Extracted text
Thus some of us who are now grandparents remember our own grandparents. (In my case, all four were alive when I was born, but three of the four died before I was Bar Mitzvah.) Now that life expectancy in the United States is about 78, more and more of us will see our grandchildren, and some of us will be lucky enough to see our great-grandchildren.

What is the role of grandparents? The Talmud is very specific about that. Not only do parents have the duty to teach Torah (and the skills to earn a living) to their children; grandparents do too (B. Kiddushin 30a), based on Deuteronomy 4:9: "Make them known to your children and to your children's children!" In our day, that might include helping parents pay tuition for Jewish schools, camps, and youth groups for their grandchildren. Grandparents can feel good about doing that, but not too good because it is not an especially generous act on their part; it is their Jewish legal duty!

 Grandparents, though, can and should have a much more direct and personal influence on their grandchildren. I have been a member of admissions committees for rabbinical school for over forty years, and time and time again applicants mention their grandparents as a major Jewish influence on their lives. Not every Jew should become a rabbi, of course, but this illustrates the immense affect that grandparents can have on the Jewish character of their grandchildren's lives.

Exercise goal
In the passage on grandparents, what are all the things grandparents might help parents pay tuition for? The items that follow are separate material, unrelated to the passage on grandparents.

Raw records
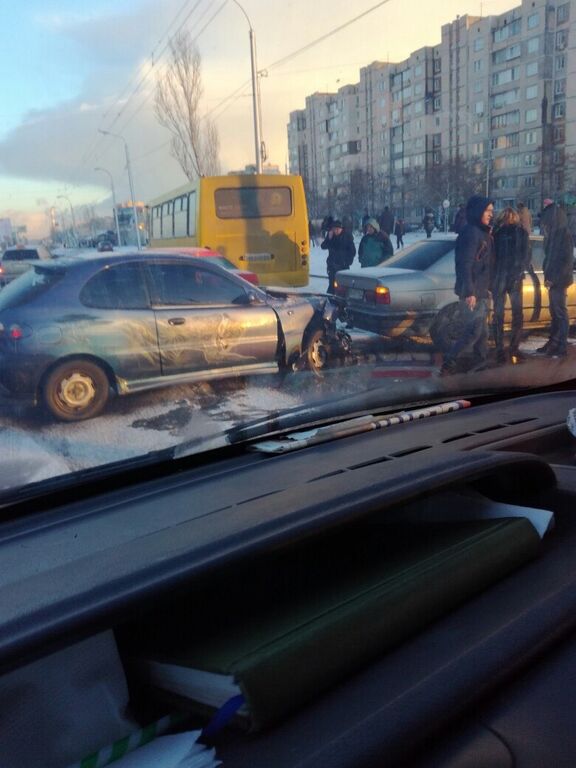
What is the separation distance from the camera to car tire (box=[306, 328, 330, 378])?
381cm

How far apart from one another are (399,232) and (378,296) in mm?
628

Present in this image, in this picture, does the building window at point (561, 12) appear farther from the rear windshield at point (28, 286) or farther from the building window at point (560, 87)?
the rear windshield at point (28, 286)

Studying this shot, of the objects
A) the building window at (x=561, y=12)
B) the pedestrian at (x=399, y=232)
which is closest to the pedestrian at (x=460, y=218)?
the pedestrian at (x=399, y=232)

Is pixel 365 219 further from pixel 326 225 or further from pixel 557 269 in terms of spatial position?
pixel 557 269

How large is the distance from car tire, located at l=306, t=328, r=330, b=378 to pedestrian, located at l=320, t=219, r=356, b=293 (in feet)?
1.63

Answer
Jewish schools, camps, and youth groups